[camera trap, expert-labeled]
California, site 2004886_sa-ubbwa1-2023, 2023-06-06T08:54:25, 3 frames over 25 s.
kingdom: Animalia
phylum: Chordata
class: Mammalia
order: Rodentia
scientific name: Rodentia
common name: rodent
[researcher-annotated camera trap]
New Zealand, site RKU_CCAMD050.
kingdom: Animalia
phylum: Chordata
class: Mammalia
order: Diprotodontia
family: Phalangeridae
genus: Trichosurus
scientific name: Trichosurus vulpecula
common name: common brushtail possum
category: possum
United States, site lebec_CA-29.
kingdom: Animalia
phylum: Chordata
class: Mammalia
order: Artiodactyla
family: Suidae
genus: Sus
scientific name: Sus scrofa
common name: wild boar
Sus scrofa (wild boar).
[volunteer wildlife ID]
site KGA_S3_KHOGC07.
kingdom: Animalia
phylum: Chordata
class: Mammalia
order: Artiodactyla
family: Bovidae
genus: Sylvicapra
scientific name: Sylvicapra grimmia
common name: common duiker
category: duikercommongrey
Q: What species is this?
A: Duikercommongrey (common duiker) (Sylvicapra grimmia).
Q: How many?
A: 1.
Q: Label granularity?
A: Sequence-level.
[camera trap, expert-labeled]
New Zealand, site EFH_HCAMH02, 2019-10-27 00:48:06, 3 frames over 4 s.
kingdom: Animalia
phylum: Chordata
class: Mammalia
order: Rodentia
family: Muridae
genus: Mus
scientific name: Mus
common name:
******************************
### EXERCISE
Find the string "Zealand" in the entries above. Copy each line where it occurs.

### ANSWER SECTION
New Zealand, site RKU_CCAMD050.
New Zealand, site EFH_HCAMH02, 2019-10-27 00:48:06, 3 frames over 4 s.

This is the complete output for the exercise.